In his opening remarks, Ray Kubis, the president of Enersys’ European unit, explained that current stop-start systems typically use two batteries instead of one, and use higher quality batteries. This increases the battery content of new vehicles to two or three times historic norms. While a couple hundred dollars of additional battery value has a minor impact on the price of a car, it’s a huge opportunity for publicly traded lead-acid battery companies like Exide Technologies (XIDE) Johnson Controls (JCI) and Enersys (ENS) that can expect their OEM sales and margins to skyrocket over the next decade followed by sustained increases in replacement battery sales as the stop-start fleet ages. It’s an even bigger opportunity for developers of other advanced energy storage technologies that are better suited to the harsh demands of stop-start vehicles.
In the first automaker’s presentation, Andreas Stoermer of the BMW Group (BAMXY.PK) described a joint research effort between BMW, Ford Powertrain Research (F) and Moll Batterien that evaluated the technical requirements of stop-start systems and developed a universal testing protocol to accurately assess the impact of battery aging under real world stop-start operating conditions.
While theory of stop-start is both simple and rational, significant complexities arise from the need for a battery that can support accessory loads during engine-off periods, reliably restart the engine on demand and recharge as rapidly as possible to prepare for the next engine-off opportunity. To date, the European experience with stop-start systems has been less than stellar because the systems work great with new batteries, but rapidly lose functionality as the batteries age. In practice the frequency of engine-off events plunges during the first few months of driving. Based on this experience, automakers are rapidly coming to the realization that conventional lead-acid batteries are not robust enough to handle the demands of stop-start. They need something better.

Activity list |
- a) Reproduce the passage on stop-start batteries between "In the first" and "stop-start operating conditions.", inclusive, changing "joint research effort" to "collaborative study".
- b) Summarize the passage on stop-start batteries in two sentences.
- c) Pick up the passage on stop-start batteries from its last sentence and keep writing.
The material after this passage comes from a separate source.

Supplied entries |
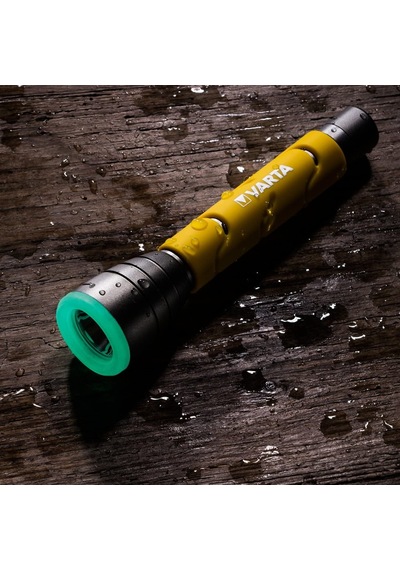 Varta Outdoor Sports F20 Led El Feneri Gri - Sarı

* * *

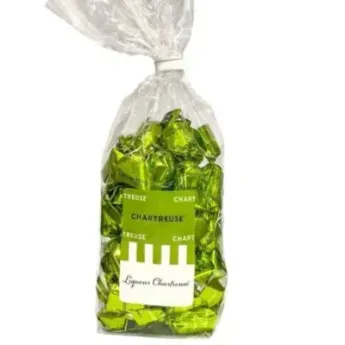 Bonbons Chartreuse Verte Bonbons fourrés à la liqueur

* * *

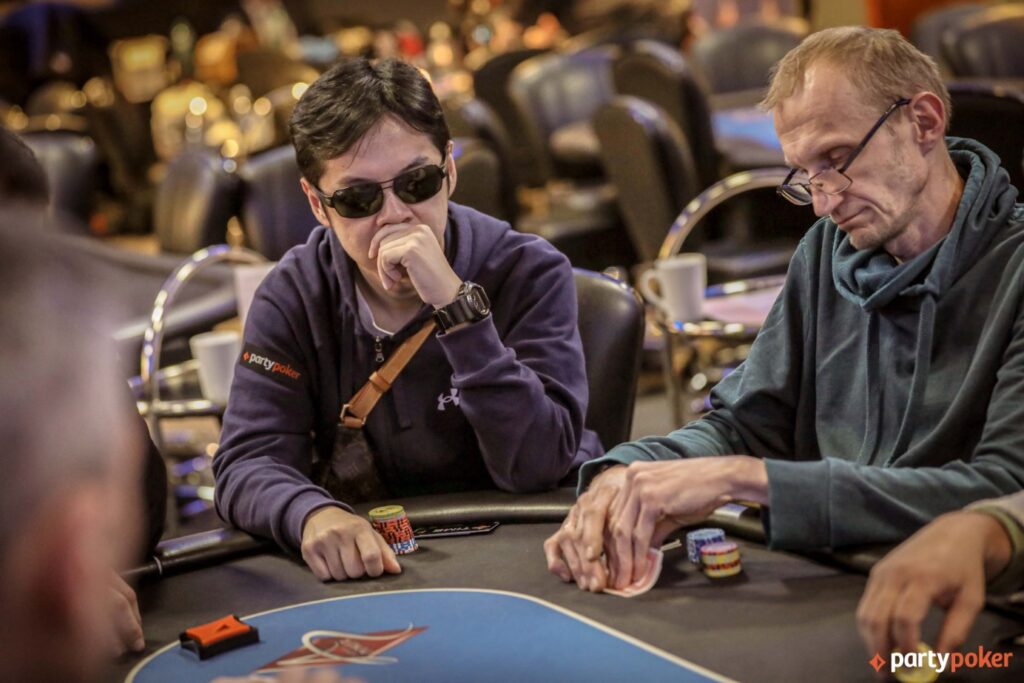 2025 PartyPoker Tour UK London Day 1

Results for each task |
- a)
In the first automaker’s presentation, Andreas Stoermer of the BMW Group (BAMXY.PK) described a collaborative study between BMW, Ford Powertrain Research (F) and Moll Batterien that evaluated the technical requirements of stop-start systems and developed a universal testing protocol to accurately assess the impact of battery aging under real world stop-start operating conditions.

- b) Stop-start systems typically use two higher-quality batteries instead of one, which multiplies battery content per vehicle and creates a large opportunity for lead-acid battery makers and for developers of other advanced energy storage technologies. European experience shows these systems lose functionality as batteries age, so automakers are realizing that conventional lead-acid batteries are not robust enough and that they need something better.

- c)
The primary advantage of the BMW-Ford test protocol is that it’s technology agnostic and can be used with any battery chemistry and any combination of energy storage devices. The protocol is designed to focus on dynamic charge acceptance, or the amount of time required for a battery system to recover from the last engine-off event. The specific steps in the test protocol include:
- A 60 second discharge at 50 Amps to simulate accessory loads during engine-off periods;
- A one second discharge at 300 Amps to simulate the engine restart load;
- A seven second rest period to avoid recharging the battery while the vehicle is accelerating; and
- Measurement of the time needed to bring the system back to an 80% state of charge in preparation for the next engine-off opportunity.
The most fascinating part of the protocol is that the engine restart load is only 9% of the total energy associated with an engine-off event and the yeoman’s work is carrying the accessory load without interruption.
While BMW-Ford test protocol seems simple, it’s brutally punishing for battery systems because it focuses on maximizing the number of engine-off events in order to maximize fuel savings. There’s no escaping the fact that turning the engine off eight to ten times during a commute saves more fuel than turning it off two or three times.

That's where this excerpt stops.